犬、あり、象、豚

まだ4月だというのに急に暑くなった。半袖とリラコでだらだらと過ごす。お昼はパスタを茹でてお土産でもらった「ぱらぱらめんたい」という明太子ふりかけをかけたなんちゃって明太子パスタを食べた。それから作って冷やしておいた麦茶を飲んだ。

『鳩の撃退法』を読んで佐藤正午熱が再燃、未読で気になっていた『身の上話』(光文社文庫)を買っていたので読んだ。

『書店員ミチルの身の上話』というタイトルでドラマ化されたのは知っているけれど、ドラマは観ていない。NHKで放送するドラマの原作ならそんなに刺激は強くないだろうと勝手に決めつけて、読んだら怖かった…。

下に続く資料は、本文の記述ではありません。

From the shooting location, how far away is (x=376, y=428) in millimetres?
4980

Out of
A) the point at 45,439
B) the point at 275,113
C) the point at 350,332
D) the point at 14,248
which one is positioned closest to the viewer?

『身の上話』は、「私の妻の郷里は、私たちがいま暮らしている都会から、新幹線でおよそ一時間行ったところにあります」というある男の身の上話で始まる。書店員ミチルには恋人がいるが、勤務先の書店にやって来る東京の大手出版社の社員・豊増と不倫をしていた。勤務中に歯医者に行くと言って一時間の外出許可を得たミチルは同僚から頼まれた宝くじを買う。実は歯医者に行くというのは嘘で東京へ帰る豊増の見送りに来たのだが、ミチルは豊増と一緒に東京に行ってしまう。書店の制服姿のままで。そして、そのまま東京で暮らし始めるという驚きの行動に出る。そんなミチルに激怒した父親がミチルの銀行口座から勝手に預金を全額引き出してしまったため、わずかな所持金は底をつきそうになる。幼なじみの竹井という男のマンションに居候させてもらっているものの、いつまでもそうしているわけにもいかない。そんな時、ミチルの運命を狂わせる出来事が起こる。東京に来る前に買った宝くじが当たったのだ。しかも1等の2億円。さあ、面白くなってきたと思ったら、そこからはもう怒涛の展開でハラハラドキドキなんて甘っちょろいもんじゃないガクガクブルブルしながらページをめくった。怖いよ、怖すぎるよ。あんなシーンやこんなシーンを夢に見てしまいそうだ。面白かったけれど再読はしない、できないかもしれない。文庫の帯を伊坂幸太郎が書いている。推しが推しの文庫の帯を書いているのは得した気分だ。

 

佐藤正午のエッセイで所持しているのは競輪エッセイの『side B』(小学館文庫)のみだったけれど、佐藤正午熱が再燃した勢いで絶版になっている『私の犬まで愛してほしい』(集英社文庫)、『ありのすさび』、『象を洗う』、『豚を盗む』(いずれも光文社文庫)を買った。光文社文庫のエッセイに関してはKindle版があるし、Kindleを持っているのだけれど、私はやはり紙の本の方が読んだ気がするし好きだ。

マケプレで買って最初に届いたのが『ありのすさび』だったので、まずはそれを読んでいる。面白い。ずっと昔に図書館でありか象か豚のどれかを借りたような、そんな記憶がうっすらとあるのだけど、その時はここまでグッとこなかったように思う。覚えていないくらいなのだから多分そうなのだろう。